Minimize cross-site traffic
The less data you need to share between sites, the fewer opportunities there are for failure. Also, given that bandwidth limitations may occasionally happen, being minimal here can help a lot. Traffic traversing long-haul links is much more expensive than local traffic.
Try to be as stateless as possible
The less data needing to be preserved between requests to your application, the less needs to be transferred between sites. For every bit of state-ful data that needs to be shared between sites, a business CAP decision needs to be made about how the application behaves when a partition happens. The fewer of these you have to deal with, the easier time you will have dealing with partitions. Using client-side session stores can help. It should be noted, though, that some browsers / proxying solutions / web servers will limit the size such client-side data can be. In any case, a client-side session cache will be less reliable and more subject to security problems than a server-side cache under normal running conditions.
Maintain separation of application components
There are many reasons to maintain separation of application components even outside the context of distributed systems. Reasons range from better testability, modular functionality leading to code reuse, more predictable code behavior in failure scenarios, easier to find and fix bugs, better control and logging. In the context of distributed systems, modular systems are far easier to make:
1. Fail gracefully (ie. it’s often better to lose non-essential parts of an application during a partition than to lose the whole application)
2. Make different CAP theorem decisions per component
Encrypt everything sent between sites
You simply cannot trust the internet like you can a local network. Back-filling in a security solution after a breach occurs can often prove to be extremely difficult and costly. It is better to start secure and stay there. This can be achieved through the use of a VPN, though we generally recommend simply setting up self-healing / self-spawning SSH tunnels or application-specific authentication and encryption between systems as this usually scales horizontally much better and eliminates the VPN as a single point of failure and bottleneck for an entire data center of machines.
Cache wherever you can– and flush caches appropriately
With the goal of minimizing cross-site traffic, caching anything which has to go over this link is generally a good idea. In a situation where a partition happens, it is often a good idea to flush caches.
Use queueing systems / asynchronous processing for cross-site updates as appropriate
In a partition event, most applications work well with a certain degree of inconsistency in order to preserve availability. This is most obviously done with transactions which are essentially read-only. In order to preserve the illusion of consistency for the client for write-type transactions during a partition, using asynchronous processing is often the only viable solution. It is better to simply design your application to use these systems even without partitions so that operating with a partition more closely resembles “normal” running conditions.
Batch cross-site updates
There is a significant amount of network latency that applies when transmitting data between geographically distant sites. Blame the speed of light for this.
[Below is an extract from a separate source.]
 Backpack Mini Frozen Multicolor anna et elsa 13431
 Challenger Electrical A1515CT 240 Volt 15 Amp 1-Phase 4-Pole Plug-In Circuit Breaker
In any case, doing 50 individual request-response transactions over such a link will take a lot longer than batching all these requests together and getting the responses back in one large operation. If this can be done asynchronously, all the better.
Use idempotent design patterns when possible
Idempotency in the context of algorithms, methods, etc. means you can run the same thing many times without changing the outcome any more than running that code once would have done. Especially if you have to design your code to deal with eventual consistency, it is very likely you will end up accidentally running the same procedure on the same bit of data more than once at some point in your application. This can be extremely bad for business especially in the case of monetary transactions.
Unleash the chaos monkey
All the extra work / automated failover plans you will come up with are virtually guaranteed not to work if they are not tested. Unfortunately, it is often very difficult to simulate in a lab the kinds of network failures you can get in a distributed system. It is always a good idea to set up a fully-testable staging version of the application on which this kind of testing can occur if your budget allows for it. The next best alternative is to force “real” failures in the production environment (eg. by shutting down certain vital systems) under more controlled conditions and in windows least likely to cause your business and your clients problems if the failover routines do not work as expected.
Document all your distributed systems design decisions
As a programmer or designer making distributed systems, you will make some decisions which will be manifested in code or strange looking cluster components which will not make sense to an engineer used to thinking about the problems in terms of single-site mentality. The surest way to make sure your successors end up repeating all your painful learning experiences is to document none of your hard-won but somewhat strange-looking decisions.
To continue with this series check out Distributed Systems Design Part 2.
Further reading
The following are some of the more helpful documents consulted when writing this paper:
* http://www.julianbrowne.com/article/viewer/brewers-cap-theorem
* http://lpd.epfl.ch/sgilbert/pubs/BrewersConjecture-SigAct.pdf
* http://www.royans.net/arch/brewers-cap-theorem-on-distributed-systems/
* http://nathanmarz.com/blog/how-to-beat-the-cap-theorem.html
* http://www.eukhost.com/web-hosting/kb/global-server-load-balancing/
* https://blogs.oracle.com/davew/entry/thoughts_on_global_server_load
* http://www.tenereillo.com/GSLBPageOfShame.htm
* http://code.google.com/edu/parallel/dsd-tutorial.html
* http://perspectives.mvdirona.com/2010/02/24/ILoveEventualConsistencyBut.aspx
* http://www.allthingsdistributed.com/2008/12/eventually_consistent.html
* http://guysblogspot.blogspot.com/2008/09/cap-solution-proving-brewer-wrong.html
Office Warming
4:30 – 6:00 PM
119 Pine street, Suite 200
Seattle, WA 98101
A Couple Quick Questions
We at Blue Box are always trying to serve you better. Would you recommend us to clients, colleagues, and friends? Yes or no, let us know why or why not! Two simple questions so we can find ways to assist our customers, partners, and friends on their own paths to world domination.
Thank you,
Blue Box Team
We Have a Winner!

Thank you to everyone who sent in mugs for our contest. We truly appreciate the tremendous outpouring of support for Trevor and his coffee habit. There were a lot of really creative designs submitted and it was difficult to pick a winner but in the end we had to make a decision. And the winner is…
Nathan Carnes with his one of a kind entry featuring an awesome image with a Blue Box Group shout out!
Congratulations to Nathan Carnes at Carnes Media for sending in the winning mug. Nathan will receive a delicious gift basket including Seattle coffee, chocolate, and more! Below are pictures of all the mug entries with the winning mug front and center.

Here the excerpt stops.